Both the YCPC and ITQ identified distressed children who experienced life threat and had impairing symptomatology, although the measures identified different groups of children (about a third agreement). For maximum inclusivity, researchers and clinicians might consider using both DSM-5 and ICD-11 models to ensure that no children needing treatment are overlooked. However, it is recognized that assessment burden can be a major constraint in some contexts, and so this may not always be feasible. Further research is needed to optimize assessment methodologies for PTSD in young children and particular attention should be paid to developmentally-sensitive manifestations of symptoms for the youngest children.

A significant strength of this study is comparing PTSD assessment methods using independent DSM-5 and ICD-11 measures in trauma-exposed young children, a difficult-to-access and largely understudied population. However, several limitations exist that are inherent to working with this population, including the reliance on caregiver reports as opposed to self-report, the scarcity of gold-standard assessment methods, and the wide range of developmental differences within narrow age ranges. Although this study contributes to addressing the substantial gaps in this area of research, some important limitations should be noted. A larger sample size would have allowed for more fine-tuned investigations into how symptom patterns change across development. Our sample size is comparable to other studies of PTSD symptom criteria in young children35,64,65, but was underpowered to perform more complex statistical analyses (e.g., confirmatory factor analyses) or to do further analysis within developmentally-comparable age brackets. These would be worthwhile directions for future research that is able to obtain larger sample sizes of trauma-exposed young children. Additionally, although sample demographics were consistent with Census demographic data from the eligible counties, this sample was predominantly White. As PTSD research has previously identified differential symptom presentations among racially and ethnically diverse populations66, future research should prioritize the recruitment of diverse samples to illuminate what individual factors contribute to symptom profiles and risk for PTSD development in young children. Additionally, research on the psychometric properties of the measures used in this study (the PTSD measures as well as functional impairment, comorbid psychopathology, and life threat) is limited in 1–6-year-old children, particularly on the younger end of that age range. It is plausible that the low endorsement rates in the 1–2-year-old group were due to the measures not matching their developmental presentations of psychopathology. This will be an important area of attention for future research.

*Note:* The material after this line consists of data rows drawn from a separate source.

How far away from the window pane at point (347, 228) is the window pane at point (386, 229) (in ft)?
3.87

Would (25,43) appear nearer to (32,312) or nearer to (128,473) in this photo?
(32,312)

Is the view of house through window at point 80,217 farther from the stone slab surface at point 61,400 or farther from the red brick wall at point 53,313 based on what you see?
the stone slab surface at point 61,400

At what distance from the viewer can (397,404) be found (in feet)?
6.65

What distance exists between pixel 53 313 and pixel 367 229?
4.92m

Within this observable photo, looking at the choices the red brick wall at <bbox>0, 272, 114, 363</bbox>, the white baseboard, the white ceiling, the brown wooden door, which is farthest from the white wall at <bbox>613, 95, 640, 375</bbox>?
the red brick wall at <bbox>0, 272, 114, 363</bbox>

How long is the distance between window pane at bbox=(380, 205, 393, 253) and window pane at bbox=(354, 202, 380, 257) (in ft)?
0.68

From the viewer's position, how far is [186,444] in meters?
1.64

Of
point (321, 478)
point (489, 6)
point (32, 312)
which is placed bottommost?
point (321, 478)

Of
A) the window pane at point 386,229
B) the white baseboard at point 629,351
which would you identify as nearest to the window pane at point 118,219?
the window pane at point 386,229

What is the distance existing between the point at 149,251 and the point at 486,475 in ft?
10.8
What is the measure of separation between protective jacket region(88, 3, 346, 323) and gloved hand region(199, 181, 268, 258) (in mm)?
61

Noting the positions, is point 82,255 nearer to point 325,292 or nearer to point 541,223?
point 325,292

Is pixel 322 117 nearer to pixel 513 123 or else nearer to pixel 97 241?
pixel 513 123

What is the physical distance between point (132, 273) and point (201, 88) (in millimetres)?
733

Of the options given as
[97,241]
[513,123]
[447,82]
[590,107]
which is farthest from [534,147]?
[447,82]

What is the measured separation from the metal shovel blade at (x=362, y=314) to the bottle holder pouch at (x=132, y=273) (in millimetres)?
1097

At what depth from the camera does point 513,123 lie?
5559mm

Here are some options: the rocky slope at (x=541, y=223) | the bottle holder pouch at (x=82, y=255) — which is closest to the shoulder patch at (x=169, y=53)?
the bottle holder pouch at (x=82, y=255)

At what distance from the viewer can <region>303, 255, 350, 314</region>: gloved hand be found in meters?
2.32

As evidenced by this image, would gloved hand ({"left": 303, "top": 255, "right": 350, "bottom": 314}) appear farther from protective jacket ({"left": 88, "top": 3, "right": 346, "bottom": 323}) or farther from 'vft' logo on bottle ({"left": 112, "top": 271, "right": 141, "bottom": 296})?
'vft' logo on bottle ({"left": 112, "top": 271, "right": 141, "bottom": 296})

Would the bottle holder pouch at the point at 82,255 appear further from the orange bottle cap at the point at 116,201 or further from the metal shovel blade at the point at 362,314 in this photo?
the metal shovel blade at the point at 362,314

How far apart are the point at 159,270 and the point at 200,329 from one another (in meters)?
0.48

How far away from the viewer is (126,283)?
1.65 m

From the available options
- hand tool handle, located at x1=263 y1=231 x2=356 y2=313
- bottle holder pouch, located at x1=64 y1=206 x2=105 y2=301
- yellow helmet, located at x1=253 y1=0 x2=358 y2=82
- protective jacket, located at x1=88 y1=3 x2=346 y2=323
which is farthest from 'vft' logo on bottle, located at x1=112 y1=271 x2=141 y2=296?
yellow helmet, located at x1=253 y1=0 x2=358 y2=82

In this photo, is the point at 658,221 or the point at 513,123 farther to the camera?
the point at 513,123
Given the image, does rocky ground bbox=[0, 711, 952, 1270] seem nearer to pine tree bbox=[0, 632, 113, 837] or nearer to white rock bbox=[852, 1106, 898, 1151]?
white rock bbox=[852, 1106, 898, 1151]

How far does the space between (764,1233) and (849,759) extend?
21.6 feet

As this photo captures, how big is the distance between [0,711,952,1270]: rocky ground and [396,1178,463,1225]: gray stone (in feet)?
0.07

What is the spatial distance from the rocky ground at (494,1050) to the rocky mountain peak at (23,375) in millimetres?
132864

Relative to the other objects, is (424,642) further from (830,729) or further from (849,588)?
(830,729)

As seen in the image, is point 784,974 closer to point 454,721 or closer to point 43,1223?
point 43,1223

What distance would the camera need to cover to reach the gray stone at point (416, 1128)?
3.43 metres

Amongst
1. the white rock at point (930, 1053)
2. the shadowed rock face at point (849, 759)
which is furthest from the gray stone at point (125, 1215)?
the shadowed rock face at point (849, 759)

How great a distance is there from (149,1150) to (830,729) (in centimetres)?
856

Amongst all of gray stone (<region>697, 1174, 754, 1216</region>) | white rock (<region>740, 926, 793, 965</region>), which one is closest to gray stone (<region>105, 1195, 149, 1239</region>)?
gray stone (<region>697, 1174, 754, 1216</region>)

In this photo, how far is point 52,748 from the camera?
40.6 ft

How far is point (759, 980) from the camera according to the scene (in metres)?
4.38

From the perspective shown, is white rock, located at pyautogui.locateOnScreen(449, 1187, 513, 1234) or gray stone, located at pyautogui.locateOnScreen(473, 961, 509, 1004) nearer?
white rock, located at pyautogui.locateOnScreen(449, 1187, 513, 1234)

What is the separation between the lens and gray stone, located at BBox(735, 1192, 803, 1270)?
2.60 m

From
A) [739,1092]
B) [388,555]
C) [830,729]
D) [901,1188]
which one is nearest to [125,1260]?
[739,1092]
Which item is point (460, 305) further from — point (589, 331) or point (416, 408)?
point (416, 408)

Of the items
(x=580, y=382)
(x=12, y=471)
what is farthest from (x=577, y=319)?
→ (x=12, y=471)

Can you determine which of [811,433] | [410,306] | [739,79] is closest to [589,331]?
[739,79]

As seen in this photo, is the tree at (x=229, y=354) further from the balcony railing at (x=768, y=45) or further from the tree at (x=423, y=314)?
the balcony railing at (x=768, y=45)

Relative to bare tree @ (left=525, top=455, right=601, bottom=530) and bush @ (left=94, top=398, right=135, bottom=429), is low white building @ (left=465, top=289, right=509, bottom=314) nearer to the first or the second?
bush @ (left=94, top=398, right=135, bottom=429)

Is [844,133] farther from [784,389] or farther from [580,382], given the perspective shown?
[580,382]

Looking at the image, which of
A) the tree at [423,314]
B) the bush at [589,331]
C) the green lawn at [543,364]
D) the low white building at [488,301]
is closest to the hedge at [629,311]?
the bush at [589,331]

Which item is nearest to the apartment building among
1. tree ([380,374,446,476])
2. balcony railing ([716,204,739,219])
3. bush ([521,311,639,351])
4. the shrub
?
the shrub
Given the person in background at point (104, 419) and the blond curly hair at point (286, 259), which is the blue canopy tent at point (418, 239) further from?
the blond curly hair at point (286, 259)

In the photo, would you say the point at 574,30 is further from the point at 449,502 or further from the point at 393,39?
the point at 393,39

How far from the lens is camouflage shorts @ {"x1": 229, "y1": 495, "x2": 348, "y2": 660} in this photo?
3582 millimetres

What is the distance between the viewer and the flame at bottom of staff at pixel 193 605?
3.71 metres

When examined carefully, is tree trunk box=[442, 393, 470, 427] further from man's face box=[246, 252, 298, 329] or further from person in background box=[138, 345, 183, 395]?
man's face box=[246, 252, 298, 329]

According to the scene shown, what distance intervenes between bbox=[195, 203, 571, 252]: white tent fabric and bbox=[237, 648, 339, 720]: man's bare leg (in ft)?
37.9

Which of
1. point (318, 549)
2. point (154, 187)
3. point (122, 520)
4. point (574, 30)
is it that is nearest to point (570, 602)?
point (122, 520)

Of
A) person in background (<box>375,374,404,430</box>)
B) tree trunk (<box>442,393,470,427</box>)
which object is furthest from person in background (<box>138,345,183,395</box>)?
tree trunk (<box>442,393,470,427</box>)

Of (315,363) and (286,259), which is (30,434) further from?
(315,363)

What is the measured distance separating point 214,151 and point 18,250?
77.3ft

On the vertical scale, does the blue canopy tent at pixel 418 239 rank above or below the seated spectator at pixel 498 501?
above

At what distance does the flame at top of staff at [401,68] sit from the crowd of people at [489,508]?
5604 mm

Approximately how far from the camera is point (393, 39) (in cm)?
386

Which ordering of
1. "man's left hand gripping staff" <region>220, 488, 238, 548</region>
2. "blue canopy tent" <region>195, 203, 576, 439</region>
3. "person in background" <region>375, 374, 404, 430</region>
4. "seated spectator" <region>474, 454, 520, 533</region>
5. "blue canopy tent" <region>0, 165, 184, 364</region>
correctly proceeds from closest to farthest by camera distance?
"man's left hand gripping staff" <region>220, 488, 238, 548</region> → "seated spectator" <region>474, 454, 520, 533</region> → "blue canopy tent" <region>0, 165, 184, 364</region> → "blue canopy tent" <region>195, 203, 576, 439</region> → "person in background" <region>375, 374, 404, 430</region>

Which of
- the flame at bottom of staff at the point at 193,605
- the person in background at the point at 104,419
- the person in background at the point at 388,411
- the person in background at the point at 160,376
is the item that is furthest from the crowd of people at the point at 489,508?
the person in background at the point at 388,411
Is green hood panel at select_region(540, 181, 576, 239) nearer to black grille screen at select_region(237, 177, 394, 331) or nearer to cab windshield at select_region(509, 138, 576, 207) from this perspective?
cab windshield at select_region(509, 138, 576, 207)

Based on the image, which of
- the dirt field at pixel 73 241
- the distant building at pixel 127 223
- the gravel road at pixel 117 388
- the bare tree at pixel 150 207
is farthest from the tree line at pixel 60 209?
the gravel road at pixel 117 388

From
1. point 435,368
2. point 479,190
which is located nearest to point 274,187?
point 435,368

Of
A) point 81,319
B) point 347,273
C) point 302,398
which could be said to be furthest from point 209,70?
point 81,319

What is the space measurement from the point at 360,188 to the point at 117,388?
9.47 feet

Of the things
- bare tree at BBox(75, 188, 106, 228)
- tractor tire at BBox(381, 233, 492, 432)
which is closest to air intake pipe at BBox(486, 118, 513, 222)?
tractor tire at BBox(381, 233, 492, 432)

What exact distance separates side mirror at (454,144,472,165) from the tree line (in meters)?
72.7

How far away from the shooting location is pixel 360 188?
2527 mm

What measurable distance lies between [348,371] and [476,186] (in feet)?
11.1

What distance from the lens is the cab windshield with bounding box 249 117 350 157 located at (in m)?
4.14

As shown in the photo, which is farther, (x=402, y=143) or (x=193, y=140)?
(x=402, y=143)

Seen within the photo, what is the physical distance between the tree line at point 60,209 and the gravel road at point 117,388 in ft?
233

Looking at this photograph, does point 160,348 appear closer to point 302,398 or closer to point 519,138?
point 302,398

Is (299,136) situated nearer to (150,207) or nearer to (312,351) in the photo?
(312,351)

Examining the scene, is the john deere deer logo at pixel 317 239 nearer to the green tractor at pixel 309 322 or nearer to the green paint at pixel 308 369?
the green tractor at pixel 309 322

Finally, as is made clear by both the developers of the YCPC and the ITQ, neither of these measures is capable of diagnosing PTSD. Questionnaire measures can identify cases with a higher likelihood of PTSD and are frequently used for this purpose in research and clinical practice. The scope of this study is to aid researchers' and clinicians’ understanding of how measure selection will impact the cases identified with probable PTSD. However, studies incorporating clinician-administered clinical interviews would be needed to understand how DSM-5 versus ICD-11 criteria impact diagnosis, which would be an important area for future research. Additionally, future research should evaluate other models of PTSD, such as the DC: 0–5 criteria, which may be more developmentally-sensitive than DSM-5 or ICD-11. In general, more research is needed to identify appropriate measures to assess for clinically significant PTSD symptomatology in young children who are vulnerable to adverse post-trauma reactions.